(Image and question records)

☆ ☆ ☆

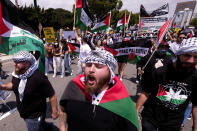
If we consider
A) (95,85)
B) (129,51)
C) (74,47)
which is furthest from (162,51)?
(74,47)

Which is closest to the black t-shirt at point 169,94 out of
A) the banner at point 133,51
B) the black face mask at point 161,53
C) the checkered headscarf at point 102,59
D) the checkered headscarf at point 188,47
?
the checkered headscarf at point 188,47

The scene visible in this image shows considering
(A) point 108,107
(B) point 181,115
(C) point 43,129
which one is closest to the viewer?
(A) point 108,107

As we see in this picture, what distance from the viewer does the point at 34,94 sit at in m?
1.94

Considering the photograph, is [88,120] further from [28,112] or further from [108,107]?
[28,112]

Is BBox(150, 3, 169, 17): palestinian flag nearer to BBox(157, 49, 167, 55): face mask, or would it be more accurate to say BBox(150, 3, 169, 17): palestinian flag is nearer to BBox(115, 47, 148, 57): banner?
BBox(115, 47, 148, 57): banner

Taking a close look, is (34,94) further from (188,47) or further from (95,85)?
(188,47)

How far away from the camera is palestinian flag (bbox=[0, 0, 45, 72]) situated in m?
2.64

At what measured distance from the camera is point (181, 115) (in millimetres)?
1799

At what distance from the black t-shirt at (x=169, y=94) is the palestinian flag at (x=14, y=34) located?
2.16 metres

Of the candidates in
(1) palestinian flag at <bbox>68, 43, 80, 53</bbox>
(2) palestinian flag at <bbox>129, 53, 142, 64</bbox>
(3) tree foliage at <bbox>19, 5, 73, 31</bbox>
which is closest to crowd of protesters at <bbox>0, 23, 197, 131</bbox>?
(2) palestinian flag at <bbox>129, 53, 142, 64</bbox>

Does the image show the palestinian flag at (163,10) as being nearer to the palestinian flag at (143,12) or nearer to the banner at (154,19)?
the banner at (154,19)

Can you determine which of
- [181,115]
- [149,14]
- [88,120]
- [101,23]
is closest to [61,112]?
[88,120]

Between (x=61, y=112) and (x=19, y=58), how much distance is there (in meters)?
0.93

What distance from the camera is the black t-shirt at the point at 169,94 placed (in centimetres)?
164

☆ ☆ ☆

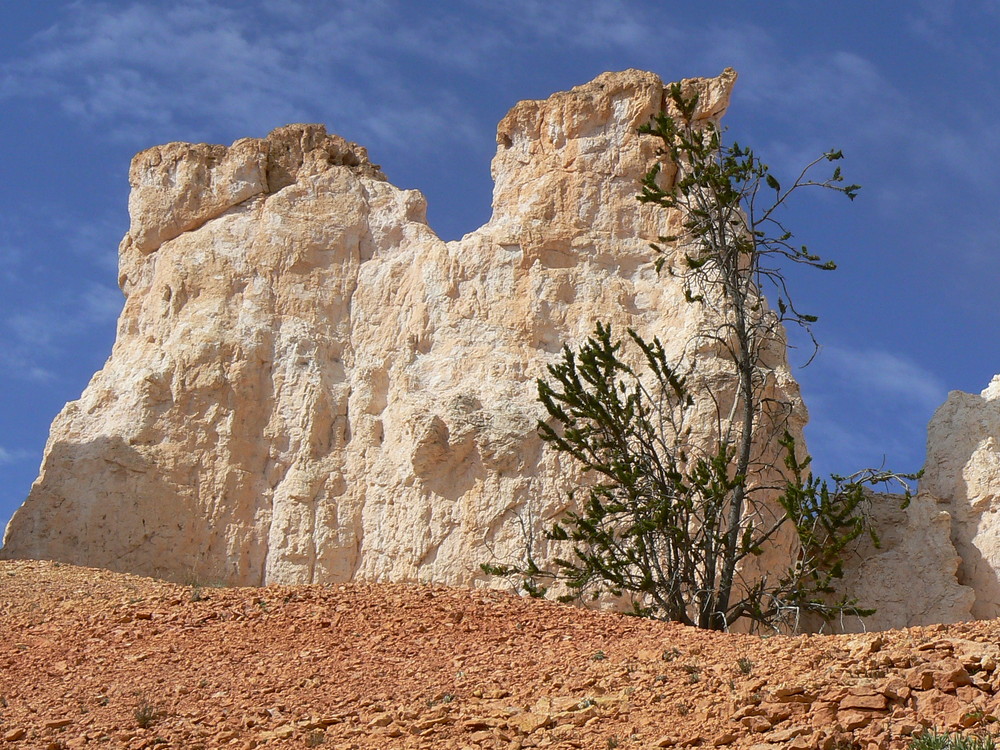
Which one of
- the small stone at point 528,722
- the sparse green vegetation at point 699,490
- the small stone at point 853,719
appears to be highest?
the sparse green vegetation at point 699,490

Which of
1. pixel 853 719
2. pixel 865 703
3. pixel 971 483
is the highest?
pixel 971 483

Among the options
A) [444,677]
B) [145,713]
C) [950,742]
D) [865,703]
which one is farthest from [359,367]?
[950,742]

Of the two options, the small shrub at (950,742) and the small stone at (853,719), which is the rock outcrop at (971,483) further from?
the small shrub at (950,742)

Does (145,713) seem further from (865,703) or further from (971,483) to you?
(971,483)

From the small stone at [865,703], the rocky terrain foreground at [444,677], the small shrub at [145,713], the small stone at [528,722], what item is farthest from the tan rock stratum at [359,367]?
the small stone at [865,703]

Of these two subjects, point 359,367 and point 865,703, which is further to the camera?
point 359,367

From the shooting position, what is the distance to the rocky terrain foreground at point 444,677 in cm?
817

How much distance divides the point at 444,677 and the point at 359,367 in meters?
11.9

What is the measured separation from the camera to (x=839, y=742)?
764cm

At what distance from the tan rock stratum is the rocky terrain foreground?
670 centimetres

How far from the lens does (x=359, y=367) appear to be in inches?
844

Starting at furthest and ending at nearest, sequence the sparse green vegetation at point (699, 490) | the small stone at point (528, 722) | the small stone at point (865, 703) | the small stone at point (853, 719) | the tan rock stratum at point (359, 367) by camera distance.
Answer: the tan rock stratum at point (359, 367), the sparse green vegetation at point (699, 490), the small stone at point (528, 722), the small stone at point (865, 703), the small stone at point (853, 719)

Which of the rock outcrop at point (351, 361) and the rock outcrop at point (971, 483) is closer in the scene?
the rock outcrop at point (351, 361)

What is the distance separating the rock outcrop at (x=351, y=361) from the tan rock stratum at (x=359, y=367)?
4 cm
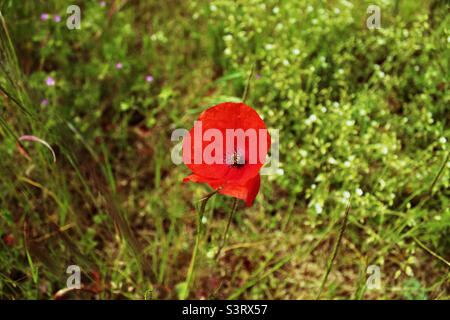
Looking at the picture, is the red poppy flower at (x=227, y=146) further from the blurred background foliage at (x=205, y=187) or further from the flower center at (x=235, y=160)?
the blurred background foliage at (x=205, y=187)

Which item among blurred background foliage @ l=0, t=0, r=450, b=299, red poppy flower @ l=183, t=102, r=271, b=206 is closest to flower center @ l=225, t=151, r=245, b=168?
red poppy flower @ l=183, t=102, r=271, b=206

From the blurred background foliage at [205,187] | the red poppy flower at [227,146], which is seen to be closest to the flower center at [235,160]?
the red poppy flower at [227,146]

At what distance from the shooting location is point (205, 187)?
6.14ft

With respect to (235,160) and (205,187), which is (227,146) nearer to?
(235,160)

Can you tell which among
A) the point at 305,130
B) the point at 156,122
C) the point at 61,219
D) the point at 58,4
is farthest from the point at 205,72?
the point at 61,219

☆ ☆ ☆

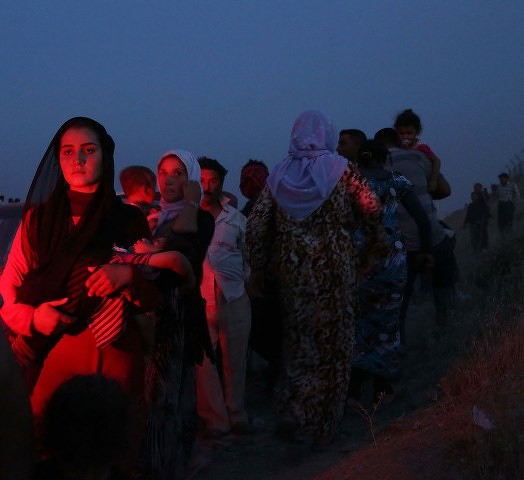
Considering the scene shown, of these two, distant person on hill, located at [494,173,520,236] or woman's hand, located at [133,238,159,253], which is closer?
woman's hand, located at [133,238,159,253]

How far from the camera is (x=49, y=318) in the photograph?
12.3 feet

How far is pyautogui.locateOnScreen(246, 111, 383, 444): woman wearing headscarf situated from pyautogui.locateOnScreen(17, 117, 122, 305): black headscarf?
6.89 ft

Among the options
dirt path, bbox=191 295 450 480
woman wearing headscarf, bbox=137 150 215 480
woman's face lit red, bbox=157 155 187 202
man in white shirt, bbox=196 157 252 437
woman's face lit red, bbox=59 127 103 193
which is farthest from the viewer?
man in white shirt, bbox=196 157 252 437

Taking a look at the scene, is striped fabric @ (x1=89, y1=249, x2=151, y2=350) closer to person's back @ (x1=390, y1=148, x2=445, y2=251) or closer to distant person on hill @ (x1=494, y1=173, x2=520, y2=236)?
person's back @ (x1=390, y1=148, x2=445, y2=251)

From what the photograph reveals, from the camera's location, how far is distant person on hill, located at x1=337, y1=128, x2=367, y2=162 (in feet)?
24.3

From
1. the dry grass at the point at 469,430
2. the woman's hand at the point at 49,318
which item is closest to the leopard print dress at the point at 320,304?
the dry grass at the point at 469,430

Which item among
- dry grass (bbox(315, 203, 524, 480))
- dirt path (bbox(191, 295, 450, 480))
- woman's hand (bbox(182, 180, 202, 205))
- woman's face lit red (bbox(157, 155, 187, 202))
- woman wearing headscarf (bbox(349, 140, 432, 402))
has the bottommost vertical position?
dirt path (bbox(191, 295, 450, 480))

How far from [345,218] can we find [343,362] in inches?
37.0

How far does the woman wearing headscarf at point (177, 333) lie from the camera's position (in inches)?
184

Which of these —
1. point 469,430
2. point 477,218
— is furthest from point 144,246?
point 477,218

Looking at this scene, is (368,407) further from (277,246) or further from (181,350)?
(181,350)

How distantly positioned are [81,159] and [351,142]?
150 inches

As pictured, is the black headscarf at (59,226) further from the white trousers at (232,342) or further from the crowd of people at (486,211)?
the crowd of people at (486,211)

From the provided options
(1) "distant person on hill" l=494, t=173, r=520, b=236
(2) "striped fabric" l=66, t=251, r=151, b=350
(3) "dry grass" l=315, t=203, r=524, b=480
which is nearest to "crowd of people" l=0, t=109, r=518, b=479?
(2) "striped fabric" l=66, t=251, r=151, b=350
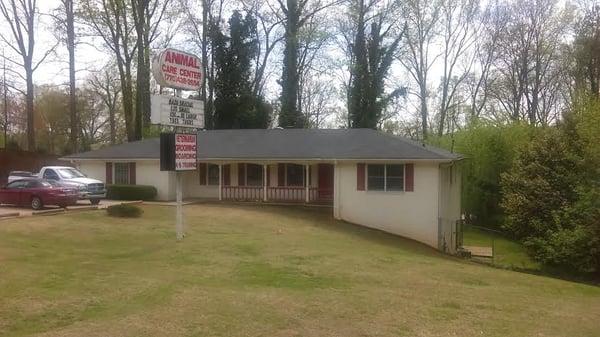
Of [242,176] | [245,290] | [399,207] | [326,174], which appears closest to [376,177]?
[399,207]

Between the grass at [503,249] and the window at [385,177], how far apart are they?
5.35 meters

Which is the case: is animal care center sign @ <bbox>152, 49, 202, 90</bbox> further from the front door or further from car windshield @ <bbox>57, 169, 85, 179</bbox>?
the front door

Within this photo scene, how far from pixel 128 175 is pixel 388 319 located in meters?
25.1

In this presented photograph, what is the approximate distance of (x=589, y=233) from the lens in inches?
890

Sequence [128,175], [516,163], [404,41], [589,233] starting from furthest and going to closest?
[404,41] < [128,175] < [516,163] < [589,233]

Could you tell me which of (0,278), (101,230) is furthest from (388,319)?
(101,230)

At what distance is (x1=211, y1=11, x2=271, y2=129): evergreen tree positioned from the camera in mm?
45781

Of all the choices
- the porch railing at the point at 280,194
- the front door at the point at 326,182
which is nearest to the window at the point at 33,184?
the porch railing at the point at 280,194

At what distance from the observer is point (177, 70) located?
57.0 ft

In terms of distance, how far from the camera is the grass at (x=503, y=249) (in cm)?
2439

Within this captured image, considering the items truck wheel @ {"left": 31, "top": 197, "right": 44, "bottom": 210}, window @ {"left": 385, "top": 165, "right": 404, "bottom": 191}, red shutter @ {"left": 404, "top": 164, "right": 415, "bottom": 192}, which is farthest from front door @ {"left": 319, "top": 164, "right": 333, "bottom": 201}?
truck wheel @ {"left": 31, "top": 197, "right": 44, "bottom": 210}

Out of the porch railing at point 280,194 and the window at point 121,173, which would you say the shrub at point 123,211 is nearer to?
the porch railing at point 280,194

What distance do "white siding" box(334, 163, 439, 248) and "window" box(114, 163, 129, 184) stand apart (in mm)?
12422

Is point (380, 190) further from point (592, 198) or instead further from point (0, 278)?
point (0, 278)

☆ ☆ ☆

**Aim:**
Count the lines of the records above that contain the word "vegetation", and give only the number.

**Exercise output:**
4